▸ Set of tasks
A. Reproduce the passage of the NYPD civil trial article between "NYPD Sgt. William" and "of the apartment.", inclusive.
B. According to the NYPD civil trial article, on what date did officers respond to reports of Mauricio Jaquez threatening his wife with a knife?

▸ Reading text
§ §
Civil Trial Starts Against NYPD Officer Who Shot Man In The Head

The family of a man fatally shot during a struggle inside a Bronx, NY apartment claims his civil rights were violated.

The first civil case against the New York police officer in over a decade kicked off Monday, with the family of Mauricio Jaquez arguing his rights were violated when he was fatally shot during a stand off.

NYPD Sgt. William Flores was sued for his role in Jaquez's death after officers responded to reports of him threatening his wife with a knife inside their Bronx apartment on April 12, 2009.

Officers were able to get Jaquez's wife, daughter, and two sons out of the building while he remained inside and continued to rant about someone trying to kill him. After an hour, he came toward to the door where Flores and other members of the Emergency Services Unit were staged. One of the officers tasered Jaquez, but it failed to subdue him. At that point, Jaquez retreated to the back of the apartment.
§ §
▸ Supplied entries
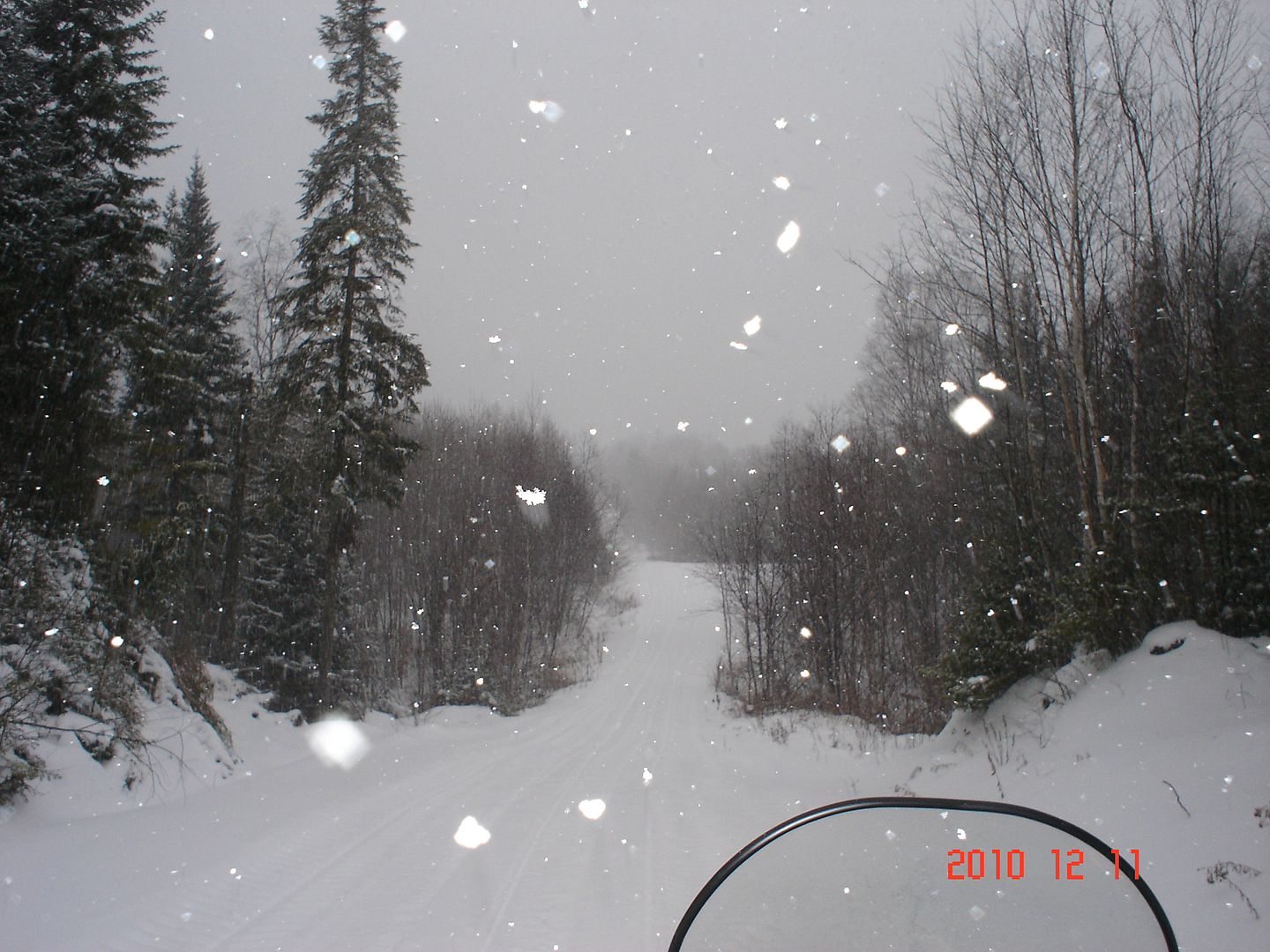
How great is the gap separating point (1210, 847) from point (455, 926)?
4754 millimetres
§ §
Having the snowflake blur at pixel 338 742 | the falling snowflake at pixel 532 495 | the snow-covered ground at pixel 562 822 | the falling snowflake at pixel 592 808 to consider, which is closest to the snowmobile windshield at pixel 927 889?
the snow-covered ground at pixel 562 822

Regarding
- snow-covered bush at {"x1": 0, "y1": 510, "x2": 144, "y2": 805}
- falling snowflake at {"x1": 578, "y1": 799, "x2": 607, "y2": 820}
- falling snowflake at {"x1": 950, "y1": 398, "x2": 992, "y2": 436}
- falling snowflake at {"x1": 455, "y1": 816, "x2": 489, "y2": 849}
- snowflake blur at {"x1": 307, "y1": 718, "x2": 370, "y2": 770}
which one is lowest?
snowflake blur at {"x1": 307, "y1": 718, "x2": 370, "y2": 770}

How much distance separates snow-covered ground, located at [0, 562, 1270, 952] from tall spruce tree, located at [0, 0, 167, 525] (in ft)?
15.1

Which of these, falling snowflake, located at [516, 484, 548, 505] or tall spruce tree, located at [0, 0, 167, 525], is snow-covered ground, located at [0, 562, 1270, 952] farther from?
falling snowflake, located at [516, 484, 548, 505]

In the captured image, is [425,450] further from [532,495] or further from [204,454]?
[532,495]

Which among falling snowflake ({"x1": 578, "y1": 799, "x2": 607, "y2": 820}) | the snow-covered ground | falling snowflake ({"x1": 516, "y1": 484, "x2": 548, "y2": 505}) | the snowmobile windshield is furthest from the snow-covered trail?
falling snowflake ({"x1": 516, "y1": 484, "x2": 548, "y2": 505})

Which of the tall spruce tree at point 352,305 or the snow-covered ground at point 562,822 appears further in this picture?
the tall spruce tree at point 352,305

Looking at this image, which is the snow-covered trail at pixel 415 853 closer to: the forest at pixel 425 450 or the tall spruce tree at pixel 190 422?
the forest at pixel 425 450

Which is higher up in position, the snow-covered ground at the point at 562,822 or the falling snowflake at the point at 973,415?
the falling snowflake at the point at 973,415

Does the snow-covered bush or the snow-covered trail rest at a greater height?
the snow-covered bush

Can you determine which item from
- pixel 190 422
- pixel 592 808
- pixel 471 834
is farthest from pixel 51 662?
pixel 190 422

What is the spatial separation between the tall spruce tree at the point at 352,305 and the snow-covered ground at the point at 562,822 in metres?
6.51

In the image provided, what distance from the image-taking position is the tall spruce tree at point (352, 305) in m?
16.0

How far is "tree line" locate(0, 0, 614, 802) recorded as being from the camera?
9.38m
§ §
▸ Results for each task
A.
NYPD Sgt. William Flores was sued for his role in Jaquez's death after officers responded to reports of him threatening his wife with a knife inside their Bronx apartment on April 12, 2009.

Officers were able to get Jaquez's wife, daughter, and two sons out of the building while he remained inside and continued to rant about someone trying to kill him. After an hour, he came toward to the door where Flores and other members of the Emergency Services Unit were staged. One of the officers tasered Jaquez, but it failed to subdue him. At that point, Jaquez retreated to the back of the apartment.

B. April 12, 2009